## [Task details]
Starting with the line containing "How far from the camera" and going on through the last line, render the lines as a Markdown table with the columns No. and Line. Number each row and leave out blank lines.

## [Records for the task]
— start —

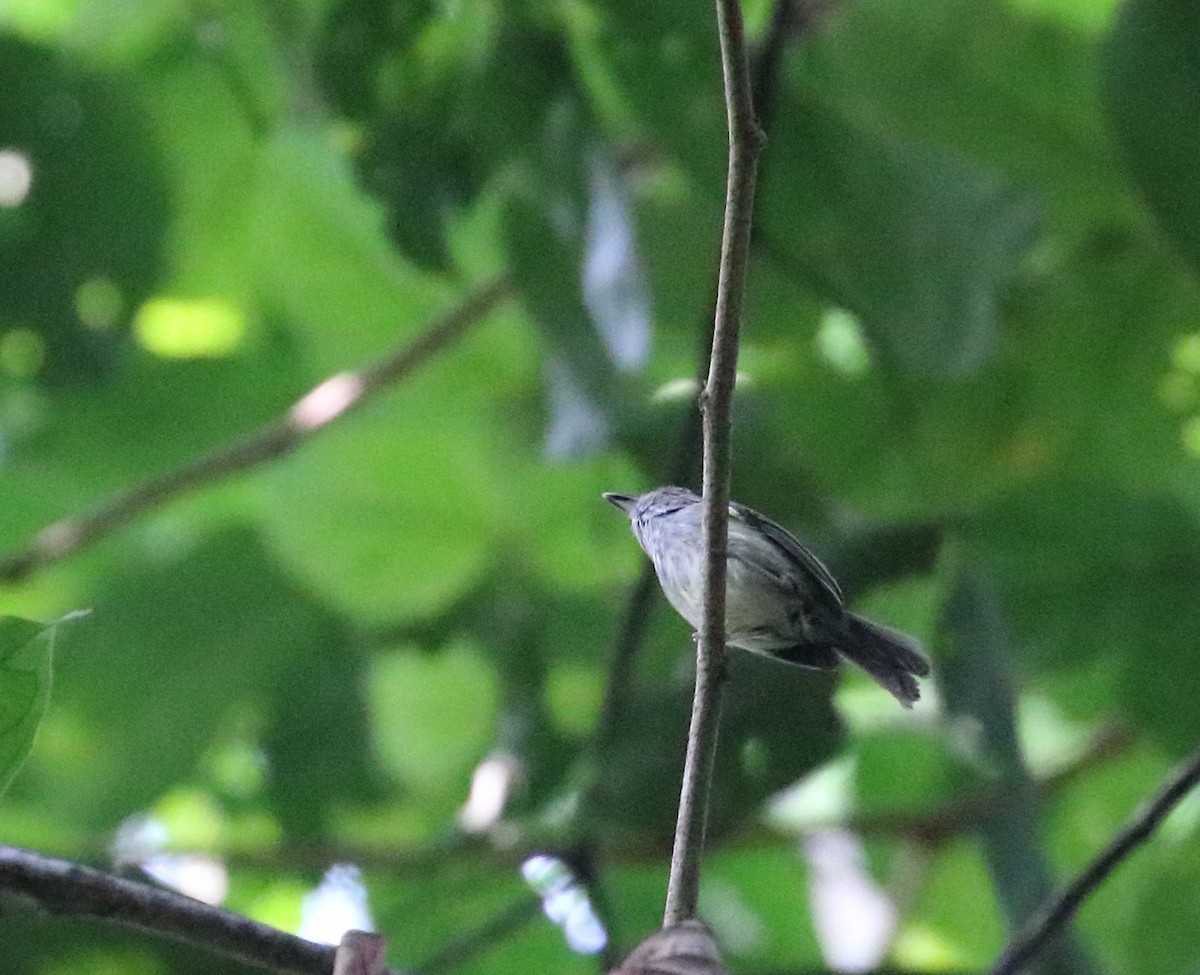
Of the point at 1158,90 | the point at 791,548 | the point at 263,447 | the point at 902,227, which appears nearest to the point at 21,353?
the point at 263,447

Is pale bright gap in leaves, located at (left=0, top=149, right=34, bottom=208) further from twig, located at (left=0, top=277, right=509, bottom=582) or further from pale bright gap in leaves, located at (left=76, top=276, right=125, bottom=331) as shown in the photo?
twig, located at (left=0, top=277, right=509, bottom=582)

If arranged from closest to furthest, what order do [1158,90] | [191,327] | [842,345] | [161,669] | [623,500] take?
1. [623,500]
2. [1158,90]
3. [161,669]
4. [842,345]
5. [191,327]

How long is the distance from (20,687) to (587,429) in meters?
1.37

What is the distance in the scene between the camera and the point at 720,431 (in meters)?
1.21

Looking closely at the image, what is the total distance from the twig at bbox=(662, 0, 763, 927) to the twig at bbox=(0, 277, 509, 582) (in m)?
1.68

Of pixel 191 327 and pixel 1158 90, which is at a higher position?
pixel 191 327

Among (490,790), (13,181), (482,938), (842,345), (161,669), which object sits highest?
(13,181)

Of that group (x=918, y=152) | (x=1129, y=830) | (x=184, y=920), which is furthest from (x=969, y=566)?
(x=184, y=920)

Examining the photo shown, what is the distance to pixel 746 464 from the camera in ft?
8.84

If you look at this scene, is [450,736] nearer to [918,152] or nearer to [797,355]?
[797,355]

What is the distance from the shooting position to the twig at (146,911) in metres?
1.11

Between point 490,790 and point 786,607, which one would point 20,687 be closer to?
point 786,607

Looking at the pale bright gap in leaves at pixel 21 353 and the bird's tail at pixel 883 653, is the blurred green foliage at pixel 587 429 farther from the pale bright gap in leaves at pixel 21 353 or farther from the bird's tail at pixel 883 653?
the bird's tail at pixel 883 653

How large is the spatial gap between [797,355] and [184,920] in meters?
1.94
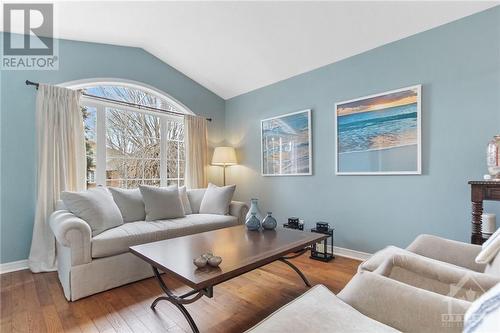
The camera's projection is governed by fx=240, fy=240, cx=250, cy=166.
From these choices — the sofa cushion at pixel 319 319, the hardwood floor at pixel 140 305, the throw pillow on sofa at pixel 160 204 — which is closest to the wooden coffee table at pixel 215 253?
the hardwood floor at pixel 140 305

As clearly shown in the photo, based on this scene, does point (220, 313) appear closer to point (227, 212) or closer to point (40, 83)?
point (227, 212)

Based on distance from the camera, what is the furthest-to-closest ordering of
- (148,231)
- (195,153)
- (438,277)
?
1. (195,153)
2. (148,231)
3. (438,277)

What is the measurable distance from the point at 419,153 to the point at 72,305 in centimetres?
334

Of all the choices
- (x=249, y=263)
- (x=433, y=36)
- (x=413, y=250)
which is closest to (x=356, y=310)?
(x=249, y=263)

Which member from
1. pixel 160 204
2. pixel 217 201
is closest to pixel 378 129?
pixel 217 201

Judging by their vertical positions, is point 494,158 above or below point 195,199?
above

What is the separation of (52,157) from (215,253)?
7.67ft

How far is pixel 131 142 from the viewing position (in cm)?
354

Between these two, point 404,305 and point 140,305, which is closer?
point 404,305

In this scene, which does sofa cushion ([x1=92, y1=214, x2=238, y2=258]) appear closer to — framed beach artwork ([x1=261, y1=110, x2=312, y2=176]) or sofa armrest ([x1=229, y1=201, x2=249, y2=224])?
sofa armrest ([x1=229, y1=201, x2=249, y2=224])

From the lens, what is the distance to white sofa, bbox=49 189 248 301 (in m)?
1.95

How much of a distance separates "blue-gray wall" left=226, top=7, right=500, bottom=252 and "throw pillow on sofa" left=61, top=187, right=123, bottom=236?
7.48 ft

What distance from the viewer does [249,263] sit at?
1.50 meters

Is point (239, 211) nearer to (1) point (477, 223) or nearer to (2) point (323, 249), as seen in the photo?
(2) point (323, 249)
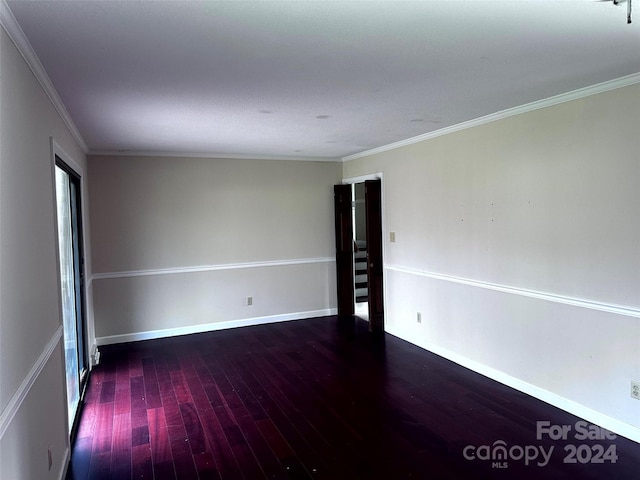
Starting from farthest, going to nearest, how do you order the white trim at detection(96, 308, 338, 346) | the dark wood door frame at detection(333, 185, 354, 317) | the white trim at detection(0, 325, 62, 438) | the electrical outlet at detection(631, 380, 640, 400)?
1. the dark wood door frame at detection(333, 185, 354, 317)
2. the white trim at detection(96, 308, 338, 346)
3. the electrical outlet at detection(631, 380, 640, 400)
4. the white trim at detection(0, 325, 62, 438)

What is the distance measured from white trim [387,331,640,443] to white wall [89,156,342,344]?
2.38 meters

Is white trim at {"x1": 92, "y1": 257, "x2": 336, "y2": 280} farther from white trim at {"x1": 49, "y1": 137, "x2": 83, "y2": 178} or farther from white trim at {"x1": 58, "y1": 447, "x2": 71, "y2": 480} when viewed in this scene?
white trim at {"x1": 58, "y1": 447, "x2": 71, "y2": 480}

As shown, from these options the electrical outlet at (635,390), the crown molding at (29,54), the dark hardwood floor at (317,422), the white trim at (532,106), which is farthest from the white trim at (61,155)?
the electrical outlet at (635,390)

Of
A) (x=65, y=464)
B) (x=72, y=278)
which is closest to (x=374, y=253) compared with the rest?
(x=72, y=278)

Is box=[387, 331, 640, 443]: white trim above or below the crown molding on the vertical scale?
below

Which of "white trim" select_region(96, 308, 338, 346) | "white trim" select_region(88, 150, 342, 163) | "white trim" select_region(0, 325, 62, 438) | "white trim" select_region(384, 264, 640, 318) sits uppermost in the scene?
"white trim" select_region(88, 150, 342, 163)

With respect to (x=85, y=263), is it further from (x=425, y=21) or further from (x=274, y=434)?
(x=425, y=21)

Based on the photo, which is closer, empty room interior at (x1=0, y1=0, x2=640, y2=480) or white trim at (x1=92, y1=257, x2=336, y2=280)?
empty room interior at (x1=0, y1=0, x2=640, y2=480)

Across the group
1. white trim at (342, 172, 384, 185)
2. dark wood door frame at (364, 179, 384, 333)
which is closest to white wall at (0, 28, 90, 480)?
dark wood door frame at (364, 179, 384, 333)

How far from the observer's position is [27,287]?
1.95 m

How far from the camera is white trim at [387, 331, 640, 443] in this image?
2.87m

— end —

## [Task answer]
| No. | Line |
|---|---|
| 1 | How far from the camera is white trim at [387, 331, 640, 443] in this image? |
| 2 | 2.87m |